PMA is the most stringent type of device marketing application required by FDA. The applicant must receive FDA approval of its PMA application prior to marketing the device. PMA approval is based on a determination by FDA that the PMA contains sufficient valid scientific evidence to assure that the device is safe and effective for its intended use(s). An approved PMA is, in effect, a private license granting the applicant (or owner) permission to market the device. The PMA owner, however, can authorize use of its data by another.
The PMA applicant is usually the person who owns the rights, or otherwise has authorized access, to the data and other information to be submitted in support of FDA approval. This person may be an individual, partnership, corporation, association, scientific or academic establishment, government agency or organizational unit, or other legal entity. The applicant is often the inventor/developer and ultimately the manufacturer.

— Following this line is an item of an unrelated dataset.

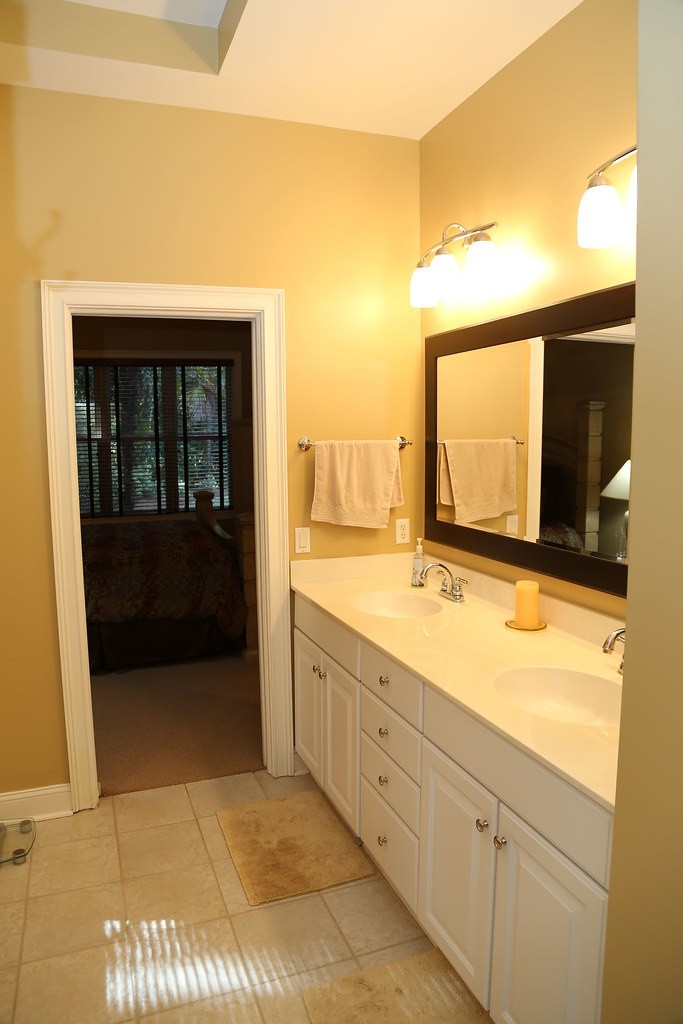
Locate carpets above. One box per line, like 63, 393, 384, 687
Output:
301, 948, 494, 1024
215, 789, 377, 907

FDA regulations provide 180 days to review the PMA and make a determination. In reality, the review time is normally longer. Before approving or denying a PMA, the appropriate FDA advisory committee may review the PMA at a public meeting and provide FDA with the committee’s recommendation on whether FDA should approve the submission. After FDA notifies the applicant that the PMA has been approved or denied, a notice is published on the Internet (1) announcing the data on which the decision is based, and (2) providing interested persons an opportunity to petition FDA within 30 days for reconsideration of the decision.